*SUPPLIED PASSAGE:*

[Start of Attachment]

Star Wars Roleplay: Chaos

Register a free account today to become a member! Once signed in, you'll be able to participate on this site by adding your own topics and posts, as well as connect with other members through your own private inbox!

Private Harbinger



Beep........ Beep..... Beep.....

The tracking FOB has lead him to Telos. The Warhawk swooped into atmosphere, turning off its Ion Thrusters as Deryn looked for a place to land. He scoured the cities, checking at how fast the FOB was beeping in response. Last known interface was in Citadel Station, as it seems. He'd set the Warhawk down by a landing station, readying his weapons before taking off to wherever the FOB took him, after paying off the inspector, of course. His quarry: a former Dark Jedi, a former Mandalorian, a former Knight Commander of the Confederacy of Independent Systems. He's been places, he has been someone, but for now, the only thing this Alkor Centaris Alkor Centaris is is his target. From all the lives he has left, he surely left someone angry. Deryn was a courier of that fury.

[End of Attachment]

Decide whether each statement below agrees with the Telos passage above. Answer yes or no for each and quote the deciding words from the passage.
1. The Warhawk shuts off its Ion Thrusters after entering atmosphere.
2. Deryn's target once served as a Knight Commander of the Galactic Republic.
3. The passage calls Deryn a courier of fury.

*COLLECTED MATERIAL:*
[Start of Attachment]

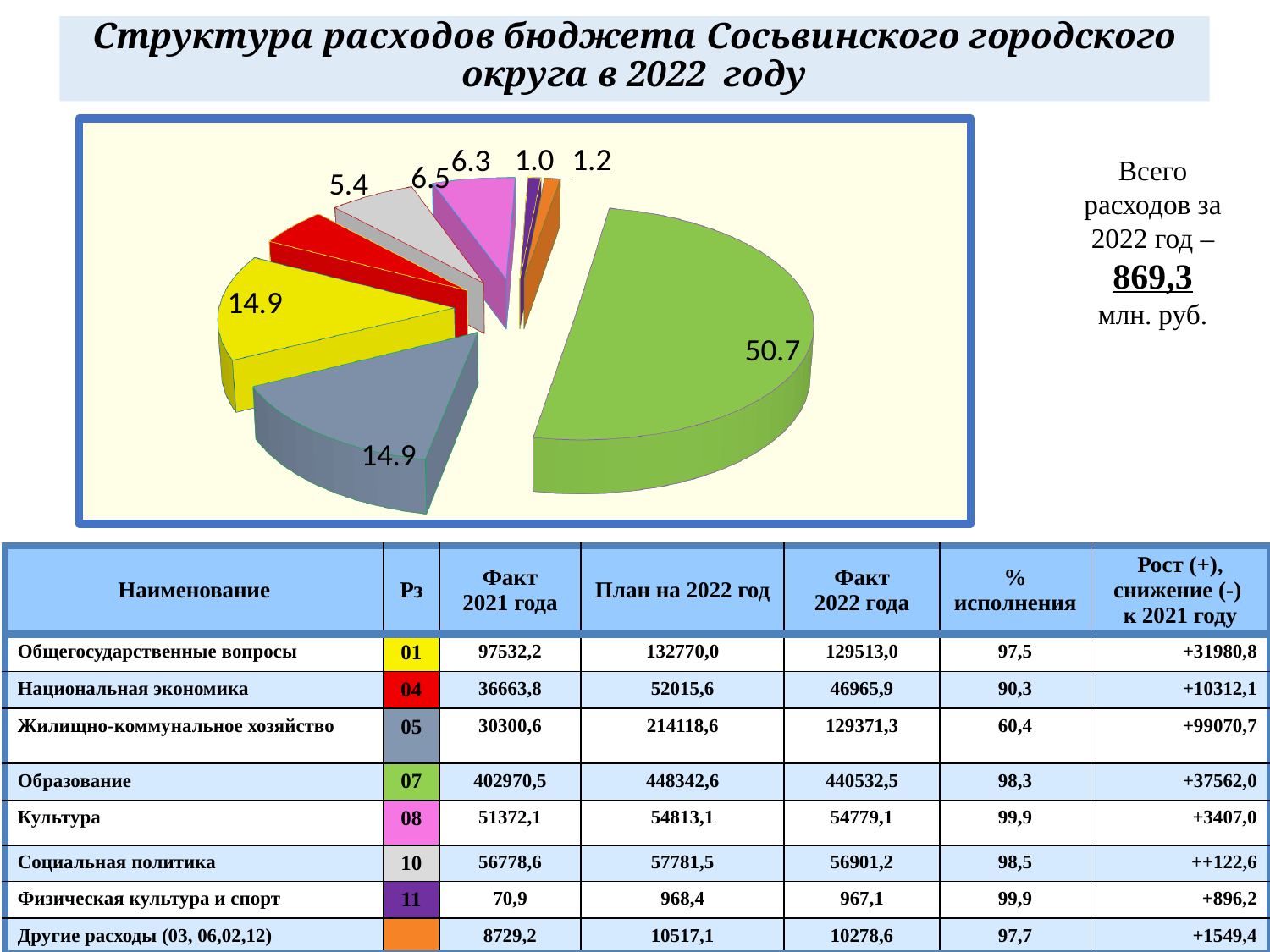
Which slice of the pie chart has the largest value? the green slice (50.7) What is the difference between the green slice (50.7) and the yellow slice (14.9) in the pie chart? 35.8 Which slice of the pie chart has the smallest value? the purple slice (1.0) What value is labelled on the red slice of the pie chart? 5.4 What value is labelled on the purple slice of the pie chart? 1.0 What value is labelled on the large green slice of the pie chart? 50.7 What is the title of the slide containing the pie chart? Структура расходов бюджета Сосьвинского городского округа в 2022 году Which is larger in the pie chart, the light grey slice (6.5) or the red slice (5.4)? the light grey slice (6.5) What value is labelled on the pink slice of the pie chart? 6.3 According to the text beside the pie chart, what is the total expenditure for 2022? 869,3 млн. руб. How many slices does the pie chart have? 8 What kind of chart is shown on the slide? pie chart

[End of Attachment]

*WRITTEN ANSWER:*
1. Yes: "The Warhawk swooped into atmosphere, turning off its Ion Thrusters"
2. No: "a former Knight Commander of the Confederacy of Independent Systems"
3. Yes: "Deryn was a courier of that fury."